In V2, I included lines that had non-ASCII characters. This opens up the entire non-American English speaking world of passwords! I also decided not to remove blankspace characters - on the whole. These characters were rare enough to leave in without causing a flood of duplicates.
In some files, a blankspace character was at the end of every line. In these cases, I would remove the final blankspace character from all lines. However, some files did not have consistency when it came to beginning or ending with blankspace characters. In this instance, I would leave them in place, since I had reason to believe the blankspaces were part of the data.
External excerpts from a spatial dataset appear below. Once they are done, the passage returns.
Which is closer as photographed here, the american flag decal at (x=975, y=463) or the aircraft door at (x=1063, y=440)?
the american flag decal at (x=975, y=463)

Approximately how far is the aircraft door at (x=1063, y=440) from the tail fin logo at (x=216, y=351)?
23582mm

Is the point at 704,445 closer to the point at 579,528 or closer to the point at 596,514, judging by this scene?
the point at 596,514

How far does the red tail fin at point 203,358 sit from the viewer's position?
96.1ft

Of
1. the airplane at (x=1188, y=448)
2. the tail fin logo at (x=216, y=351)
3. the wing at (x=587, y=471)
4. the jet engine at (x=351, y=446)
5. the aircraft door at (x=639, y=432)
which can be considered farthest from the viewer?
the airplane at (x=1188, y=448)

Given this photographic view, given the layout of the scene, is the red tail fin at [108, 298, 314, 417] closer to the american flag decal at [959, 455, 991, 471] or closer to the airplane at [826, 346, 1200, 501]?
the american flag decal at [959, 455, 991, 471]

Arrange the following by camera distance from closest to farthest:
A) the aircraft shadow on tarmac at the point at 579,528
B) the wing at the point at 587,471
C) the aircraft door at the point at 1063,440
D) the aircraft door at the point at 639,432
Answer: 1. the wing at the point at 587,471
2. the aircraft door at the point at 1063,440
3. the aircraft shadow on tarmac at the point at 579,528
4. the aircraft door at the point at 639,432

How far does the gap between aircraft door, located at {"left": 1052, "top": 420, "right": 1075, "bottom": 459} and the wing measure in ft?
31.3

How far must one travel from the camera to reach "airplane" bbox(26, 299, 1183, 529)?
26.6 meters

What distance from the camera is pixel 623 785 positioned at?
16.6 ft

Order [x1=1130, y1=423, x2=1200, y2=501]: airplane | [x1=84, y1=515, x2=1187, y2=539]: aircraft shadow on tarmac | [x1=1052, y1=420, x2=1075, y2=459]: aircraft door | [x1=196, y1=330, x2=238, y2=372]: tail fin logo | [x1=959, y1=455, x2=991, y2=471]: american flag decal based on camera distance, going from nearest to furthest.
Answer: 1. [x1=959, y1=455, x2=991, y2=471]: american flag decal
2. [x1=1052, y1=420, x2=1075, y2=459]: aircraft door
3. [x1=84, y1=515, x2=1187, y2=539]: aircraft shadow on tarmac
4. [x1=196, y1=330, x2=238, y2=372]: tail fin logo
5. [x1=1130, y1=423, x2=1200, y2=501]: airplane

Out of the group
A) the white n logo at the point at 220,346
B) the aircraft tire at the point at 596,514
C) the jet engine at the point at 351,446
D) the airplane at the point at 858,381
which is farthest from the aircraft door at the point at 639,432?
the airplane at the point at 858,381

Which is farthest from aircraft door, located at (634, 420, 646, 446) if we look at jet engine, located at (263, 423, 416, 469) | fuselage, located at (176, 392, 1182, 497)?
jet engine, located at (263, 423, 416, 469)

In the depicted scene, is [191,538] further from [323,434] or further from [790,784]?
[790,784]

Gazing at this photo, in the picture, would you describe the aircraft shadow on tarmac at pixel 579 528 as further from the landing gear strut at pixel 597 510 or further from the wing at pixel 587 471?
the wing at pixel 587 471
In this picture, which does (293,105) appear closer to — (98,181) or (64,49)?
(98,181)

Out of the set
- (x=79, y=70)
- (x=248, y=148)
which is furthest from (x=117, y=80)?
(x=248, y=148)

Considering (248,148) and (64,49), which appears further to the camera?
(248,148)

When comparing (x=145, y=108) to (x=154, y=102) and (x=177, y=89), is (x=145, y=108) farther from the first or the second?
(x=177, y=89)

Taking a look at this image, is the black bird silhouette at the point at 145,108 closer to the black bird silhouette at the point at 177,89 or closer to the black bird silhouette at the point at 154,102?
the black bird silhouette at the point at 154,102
Analysis and Hashcat Rules
While I haven't visualized them yet, I included mask analysis for the files in this release. These have been ranked in order of popularity.
I have also included HashCat rulesets, also in order of popularity.
Closed Issues
- Provide Password Occurrences - this was for the purpose of mask/rule generation. I have simply provided the rules and masks.
- Wordlists Don't Contain Non-ASCII Characters - they do now!
- Rev 2 isn't released yet - If you're reading this, it is!
- Duplicate Entries Found on WPA Lists - Avoided from the beginning, barring the potentials related to blankspace characters address above
Outstanding/New Issues
- List not filtered properly (maybe.) - had to make a judgement call here to err on the side of inclusivity.
- Some duplicates may appear due to newlines - another judgement call
- In Compressed versions, Top1575-probable-v2.txt is named Top1575-probable2.tx - just a file's name. No big deal.